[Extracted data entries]
_ _ _ _ _ _ _
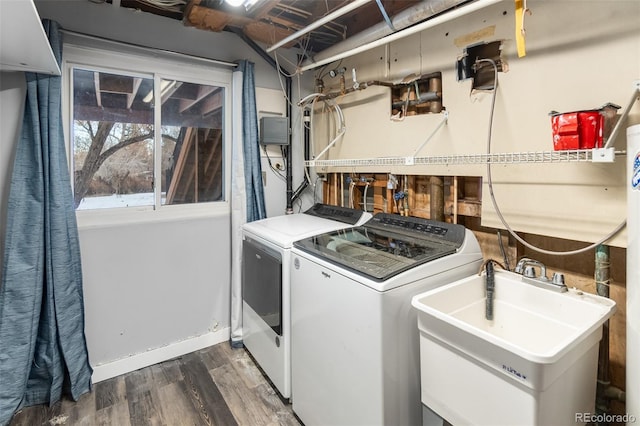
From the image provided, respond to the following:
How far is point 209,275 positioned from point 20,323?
3.78 ft

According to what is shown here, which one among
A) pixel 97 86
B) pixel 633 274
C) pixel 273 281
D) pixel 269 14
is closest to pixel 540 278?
pixel 633 274

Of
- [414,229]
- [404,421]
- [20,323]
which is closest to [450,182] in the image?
[414,229]

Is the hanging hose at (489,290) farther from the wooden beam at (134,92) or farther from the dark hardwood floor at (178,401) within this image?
the wooden beam at (134,92)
_ _ _ _ _ _ _
Can you quote the text of every record above word for word, leaving out the pictures?

From the image provided, respond to the following:
How far is point 209,275 positioned from point 20,323?
3.78 ft

According to what is shown here, which one among
A) pixel 97 86
B) pixel 633 274
C) pixel 273 281
D) pixel 269 14
is closest to pixel 540 278?
pixel 633 274

Of
- [414,229]
- [404,421]
- [20,323]
which is closest to [450,182] in the image?
[414,229]

Is the hanging hose at (489,290) farther from the wooden beam at (134,92) or farther from the dark hardwood floor at (178,401) within this image?
the wooden beam at (134,92)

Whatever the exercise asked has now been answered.